Reproduce the lines word for word, starting at the line that contains "Considering the items" and running through the final line.

Given records
--- begin ---
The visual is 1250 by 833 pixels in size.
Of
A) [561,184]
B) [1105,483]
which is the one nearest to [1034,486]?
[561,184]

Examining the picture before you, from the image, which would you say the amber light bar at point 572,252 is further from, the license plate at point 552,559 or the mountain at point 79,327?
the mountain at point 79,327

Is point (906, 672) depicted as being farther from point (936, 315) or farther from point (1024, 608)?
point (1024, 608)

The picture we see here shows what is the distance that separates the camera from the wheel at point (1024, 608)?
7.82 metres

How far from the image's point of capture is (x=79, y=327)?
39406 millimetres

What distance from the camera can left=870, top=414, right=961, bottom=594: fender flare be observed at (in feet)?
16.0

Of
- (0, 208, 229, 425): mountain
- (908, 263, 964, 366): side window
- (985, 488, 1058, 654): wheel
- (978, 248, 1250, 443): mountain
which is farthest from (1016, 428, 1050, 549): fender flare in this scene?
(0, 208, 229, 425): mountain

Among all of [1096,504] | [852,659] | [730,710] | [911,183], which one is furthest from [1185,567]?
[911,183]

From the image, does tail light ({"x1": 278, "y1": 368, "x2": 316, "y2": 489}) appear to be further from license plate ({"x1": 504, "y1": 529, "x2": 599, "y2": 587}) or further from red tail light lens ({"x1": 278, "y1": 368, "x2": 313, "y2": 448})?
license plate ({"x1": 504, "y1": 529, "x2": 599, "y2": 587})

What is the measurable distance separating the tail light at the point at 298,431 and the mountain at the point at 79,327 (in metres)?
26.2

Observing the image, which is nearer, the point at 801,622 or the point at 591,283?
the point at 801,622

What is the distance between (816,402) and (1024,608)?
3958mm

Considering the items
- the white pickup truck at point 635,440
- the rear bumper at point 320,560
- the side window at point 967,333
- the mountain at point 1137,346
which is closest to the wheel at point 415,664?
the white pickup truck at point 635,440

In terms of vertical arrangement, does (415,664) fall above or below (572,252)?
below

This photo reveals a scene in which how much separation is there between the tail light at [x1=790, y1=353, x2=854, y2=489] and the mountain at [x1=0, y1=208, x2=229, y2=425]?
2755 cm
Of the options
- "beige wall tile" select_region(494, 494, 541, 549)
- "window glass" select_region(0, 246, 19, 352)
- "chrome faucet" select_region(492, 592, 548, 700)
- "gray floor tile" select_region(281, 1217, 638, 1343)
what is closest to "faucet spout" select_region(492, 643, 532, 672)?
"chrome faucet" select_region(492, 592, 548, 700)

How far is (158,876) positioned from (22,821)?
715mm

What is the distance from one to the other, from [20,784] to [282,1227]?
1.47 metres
--- end ---
Exercise response
Considering the items
- the white pickup truck at point 635,440
- the rear bumper at point 320,560
- the side window at point 967,333
- the mountain at point 1137,346
which is closest to the wheel at point 415,664?
the white pickup truck at point 635,440

In terms of vertical arrangement, does (415,664) fall above or below (572,252)?
below

This photo reveals a scene in which how much separation is there between the tail light at [x1=790, y1=353, x2=854, y2=489] and the mountain at [x1=0, y1=208, x2=229, y2=425]?
2755 cm
Of the options
- "beige wall tile" select_region(494, 494, 541, 549)
- "window glass" select_region(0, 246, 19, 352)
- "chrome faucet" select_region(492, 592, 548, 700)
- "gray floor tile" select_region(281, 1217, 638, 1343)
what is closest to "faucet spout" select_region(492, 643, 532, 672)?
"chrome faucet" select_region(492, 592, 548, 700)

How far is (158,876) positioned from (22,821)?
715mm

What is the distance from one to the other, from [20,784] to [282,1227]?
1.47 metres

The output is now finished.